*Text for analysis*
My professor says I should, at least for the time being, treat this as the projected epigraph for my dissertation as it is the inspiration behind it.

So with no further ado, I give you, in its entirety, Nietzsche’s Antichrist section 50:

“At this point I do not let myself off without a psychology of ‘faith,’ of ‘believers’—precisely for the benefit of ‘believers,’ as is fitting. If today there is no lack of people who do not know in what way it is indecent to ‘believe’—or a sign of decadence, of broken will to life—tomorrow they will already know it. My voice reaches even the hard of hearing.

“Unless I have heard wrong, it seems that among Christians there is a kind of criterion of truth that is called the ‘proof of strength.’ ‘Faith makes blessed: hence it is true.’ Here one might object that it is precisely the making blessed which is not proved but merely promised: blessedness tied to the condition of ‘faith’—one shall become blessed because one believes. But whether what the priest promise the believer in fact occurs in a ‘beyond’ which is not subject to any test—how is that proved? The alleged ‘proof of strength’ is thus at bottom merely another faith, namely, that the effect one expects from faith makes blessed; consequently it is true.’ But with this we are already at the end. This ‘consequently’ would be an absurdity itself as the criterion of truth.

“Let us suppose, with some leniency, that it was proved that faith makes blessed (not merely desired, not merely promised by the somewhat suspicious mouth of a priest): would blessedness—or more technically speaking, pleasure—ever be proof of truth? This is so far from the case that it almost furnishes a couter-proof; in any event, the greatest suspicion of a ‘truth’ should arise when feelings of pleasure enter the discussion of the question ‘What is true?’ The proof of ‘pleasure’ is a proof of ‘pleasure’—nothing else: how in all the world could it be established that true judgments should give greater delight than false ones and, according to a pre-established harmony, should necessarily be followed by agreeable feelings?

*Data segment*
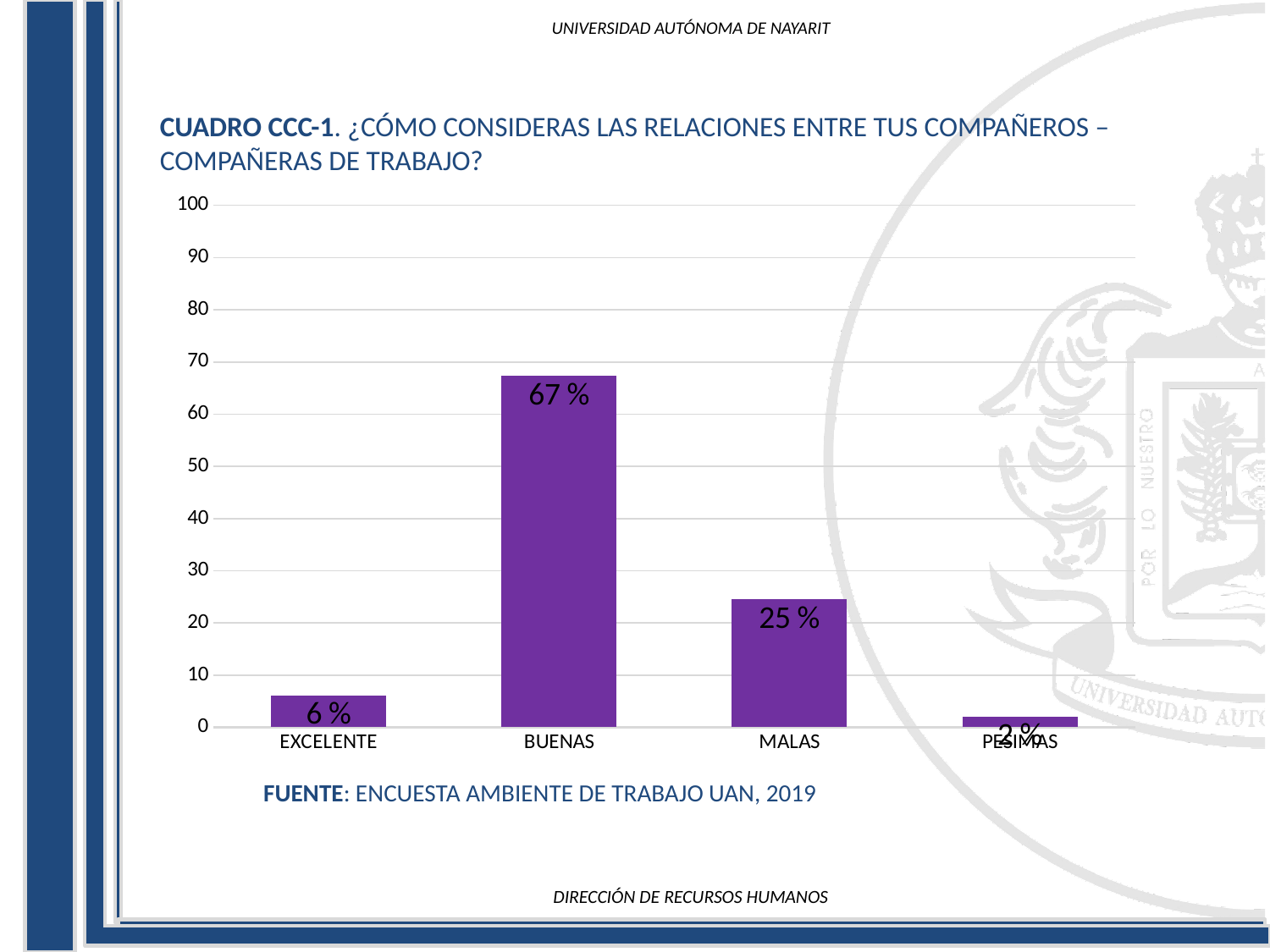
What kind of chart is shown on the slide? bar chart Which is larger, the value for EXCELENTE or the value for MALAS? MALAS What is the value for MALAS? 25 % Is the value for BUENAS greater or less than 60? greater What is the difference between the values for MALAS and EXCELENTE? 19 % Which category has the highest value? BUENAS What is the value for EXCELENTE? 6 % How many categories are shown on the x axis? 4 What is the difference between the values for BUENAS and MALAS? 42 % What source is cited below the chart? ENCUESTA AMBIENTE DE TRABAJO UAN, 2019 What is the value for BUENAS? 67 % Which category has the lowest value? PESIMAS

*Your objective*
Write out the entire text on the dissertation epigraph from Nietzsche, word for word from beginning to end. The material placed after the text is separate from it and has no connection to it.

*Result*
My professor says I should, at least for the time being, treat this as the projected epigraph for my dissertation as it is the inspiration behind it.

So with no further ado, I give you, in its entirety, Nietzsche’s Antichrist section 50:

“At this point I do not let myself off without a psychology of ‘faith,’ of ‘believers’—precisely for the benefit of ‘believers,’ as is fitting. If today there is no lack of people who do not know in what way it is indecent to ‘believe’—or a sign of decadence, of broken will to life—tomorrow they will already know it. My voice reaches even the hard of hearing.

“Unless I have heard wrong, it seems that among Christians there is a kind of criterion of truth that is called the ‘proof of strength.’ ‘Faith makes blessed: hence it is true.’ Here one might object that it is precisely the making blessed which is not proved but merely promised: blessedness tied to the condition of ‘faith’—one shall become blessed because one believes. But whether what the priest promise the believer in fact occurs in a ‘beyond’ which is not subject to any test—how is that proved? The alleged ‘proof of strength’ is thus at bottom merely another faith, namely, that the effect one expects from faith makes blessed; consequently it is true.’ But with this we are already at the end. This ‘consequently’ would be an absurdity itself as the criterion of truth.

“Let us suppose, with some leniency, that it was proved that faith makes blessed (not merely desired, not merely promised by the somewhat suspicious mouth of a priest): would blessedness—or more technically speaking, pleasure—ever be proof of truth? This is so far from the case that it almost furnishes a couter-proof; in any event, the greatest suspicion of a ‘truth’ should arise when feelings of pleasure enter the discussion of the question ‘What is true?’ The proof of ‘pleasure’ is a proof of ‘pleasure’—nothing else: how in all the world could it be established that true judgments should give greater delight than false ones and, according to a pre-established harmony, should necessarily be followed by agreeable feelings?